Transform Meta Info
|Display Name||To Files (Office) [using Search Engine]|
|Short Description||This transform will search for the given phrase and show documents (Office[tm]) containing the term.|
|Data Source||Bing API|
|Author||Roelof Temmingh (email@example.com)|
General to all Search engine transforms
There are couple of transforms that use search engines - all of them very similar. The basic recipe with these transforms are as follows:
- Expand the question. The question is the input from the GUI - be that a person's name, a domain or an phone number. When looking at a person's name for instance the name 'Kosie Kramer' will be expanded to searches like '"Kosie Kramer"', '"K Kramer"', 'Kramer Kosie' etc. In the case of a telephone number the search will be expanded to include most telephone notations used.
- Assign confidence levels. Because a search for '"Kosie Kramer"' is more likely to return good results - rather than a search for 'KramerK' the confidence level for the first search would be higher. The confidence levels are also used to assign preference to certain file types when doing searches on documents (these are configurable in the transform). In the same way a XLS file containing the word is likely more interesting than a PDF file.
- Perform each search. The searches are performed and the snippets are obtained. It is important to note that only snippets are parsed. For parsing the entire page you need to dump to URL and process the URLs separately. Various search engines have various snippet lengths.
- Parse for output entities. Depending on what output is required the snippets are parsed for entities - in some cases the web site's name is all that's required.
- Calculate weight. The weigh is calculated from various factors - the confidence of the search, the frequency of the result, the importance of the web site where the result came from, and in some cases a correlation to the input.
- Normalise. The weights are now normalised using a fairly interesting algorithm that involves the mean and standard deviation of the spread of weights. It is important to understand that a search result with a equal spread of weights are mostly useless.

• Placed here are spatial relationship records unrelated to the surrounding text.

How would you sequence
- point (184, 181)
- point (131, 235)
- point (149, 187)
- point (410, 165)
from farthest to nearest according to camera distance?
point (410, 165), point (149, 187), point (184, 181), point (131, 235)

General notes when using search engine transforms
Maltego will sometimes give you results that seem plain wrong. You need to keep in mind that the application will get pretty desperate when it does not get results. So - when you are searching for a person called "Vaxynutus Grabounill" and that person simply left no marks on the Internet Maltego will eventually go after a search term "VG" - with a super low confidence - but you will still get some results. These results could seem completely off the mark, but should have very low weights. Always look at the weights.
Problems with parsing results
Some entities are hard to parse. Telephone numbers are notoriously hard to parse. There is always a trade-off between missing numbers and parsing non-telephone numbers as phone numbers. With the current transform we hope to have reach the optimal balance.